--- START Supplied information ---

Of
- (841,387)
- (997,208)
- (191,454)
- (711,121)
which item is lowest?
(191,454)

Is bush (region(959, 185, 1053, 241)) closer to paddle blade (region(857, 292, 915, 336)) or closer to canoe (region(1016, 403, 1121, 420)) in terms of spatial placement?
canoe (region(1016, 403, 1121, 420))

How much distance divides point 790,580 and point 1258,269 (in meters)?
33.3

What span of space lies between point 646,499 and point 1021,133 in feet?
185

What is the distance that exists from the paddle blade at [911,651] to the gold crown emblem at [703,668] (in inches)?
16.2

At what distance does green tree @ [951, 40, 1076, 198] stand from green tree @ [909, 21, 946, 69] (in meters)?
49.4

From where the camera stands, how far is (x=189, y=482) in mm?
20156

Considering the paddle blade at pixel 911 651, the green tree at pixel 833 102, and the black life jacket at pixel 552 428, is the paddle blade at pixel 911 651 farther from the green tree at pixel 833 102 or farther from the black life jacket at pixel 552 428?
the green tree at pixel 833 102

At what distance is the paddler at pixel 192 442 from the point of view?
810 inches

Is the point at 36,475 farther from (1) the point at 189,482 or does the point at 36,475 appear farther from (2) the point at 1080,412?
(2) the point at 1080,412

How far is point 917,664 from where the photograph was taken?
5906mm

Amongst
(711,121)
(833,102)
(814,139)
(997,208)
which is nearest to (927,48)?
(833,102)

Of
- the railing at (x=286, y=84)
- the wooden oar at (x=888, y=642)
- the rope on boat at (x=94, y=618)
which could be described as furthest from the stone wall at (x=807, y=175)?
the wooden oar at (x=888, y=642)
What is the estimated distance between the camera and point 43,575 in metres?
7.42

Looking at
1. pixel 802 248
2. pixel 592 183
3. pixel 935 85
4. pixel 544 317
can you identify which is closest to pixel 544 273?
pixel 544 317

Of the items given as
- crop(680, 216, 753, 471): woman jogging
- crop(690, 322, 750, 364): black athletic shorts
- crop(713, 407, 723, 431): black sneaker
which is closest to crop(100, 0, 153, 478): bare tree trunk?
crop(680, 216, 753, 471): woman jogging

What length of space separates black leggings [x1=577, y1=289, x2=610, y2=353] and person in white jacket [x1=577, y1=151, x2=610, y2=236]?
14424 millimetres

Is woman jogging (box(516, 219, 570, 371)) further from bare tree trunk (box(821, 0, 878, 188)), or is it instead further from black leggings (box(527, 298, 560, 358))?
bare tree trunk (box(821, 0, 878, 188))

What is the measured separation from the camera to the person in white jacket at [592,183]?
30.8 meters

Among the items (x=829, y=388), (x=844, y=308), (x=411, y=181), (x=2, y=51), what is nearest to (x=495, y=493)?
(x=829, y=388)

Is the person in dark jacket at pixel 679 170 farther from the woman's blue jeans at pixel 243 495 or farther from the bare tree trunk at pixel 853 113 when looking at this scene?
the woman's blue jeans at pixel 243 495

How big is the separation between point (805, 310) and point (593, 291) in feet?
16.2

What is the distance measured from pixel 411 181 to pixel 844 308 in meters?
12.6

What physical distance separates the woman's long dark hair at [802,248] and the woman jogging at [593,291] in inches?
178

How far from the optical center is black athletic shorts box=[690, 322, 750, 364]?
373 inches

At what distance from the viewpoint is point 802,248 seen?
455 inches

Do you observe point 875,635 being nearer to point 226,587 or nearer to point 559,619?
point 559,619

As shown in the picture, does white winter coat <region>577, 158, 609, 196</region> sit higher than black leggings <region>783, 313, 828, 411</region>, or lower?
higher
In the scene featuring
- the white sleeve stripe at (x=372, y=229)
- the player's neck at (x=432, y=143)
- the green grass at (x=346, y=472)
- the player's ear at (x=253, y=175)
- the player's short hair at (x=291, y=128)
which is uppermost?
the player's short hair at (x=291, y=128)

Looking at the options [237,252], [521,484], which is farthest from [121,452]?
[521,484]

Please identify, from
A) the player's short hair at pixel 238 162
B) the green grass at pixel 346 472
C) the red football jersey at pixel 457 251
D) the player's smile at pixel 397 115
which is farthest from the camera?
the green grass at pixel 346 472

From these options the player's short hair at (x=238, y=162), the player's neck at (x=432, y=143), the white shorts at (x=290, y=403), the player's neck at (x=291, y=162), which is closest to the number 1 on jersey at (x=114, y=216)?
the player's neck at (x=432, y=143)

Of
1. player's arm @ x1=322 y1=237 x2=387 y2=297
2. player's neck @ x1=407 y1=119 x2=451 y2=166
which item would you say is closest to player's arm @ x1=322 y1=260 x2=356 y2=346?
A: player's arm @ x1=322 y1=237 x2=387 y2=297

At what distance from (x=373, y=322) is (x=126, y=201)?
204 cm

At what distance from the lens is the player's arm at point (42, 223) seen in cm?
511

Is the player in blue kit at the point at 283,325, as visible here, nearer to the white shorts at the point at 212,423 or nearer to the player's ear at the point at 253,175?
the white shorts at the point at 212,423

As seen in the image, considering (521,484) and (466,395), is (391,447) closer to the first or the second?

--- END Supplied information ---

■ Work instructions ■
Extract each line of the material above that contains the word "green".

■ Exercise answer ■
At what distance does green tree @ [951, 40, 1076, 198] stand from green tree @ [909, 21, 946, 69] (in meters)?
Considering the paddle blade at pixel 911 651, the green tree at pixel 833 102, and the black life jacket at pixel 552 428, is the paddle blade at pixel 911 651 farther from the green tree at pixel 833 102 or farther from the black life jacket at pixel 552 428?
the green tree at pixel 833 102
- the green grass at (x=346, y=472)
B) the green grass at pixel 346 472
the green grass at pixel 346 472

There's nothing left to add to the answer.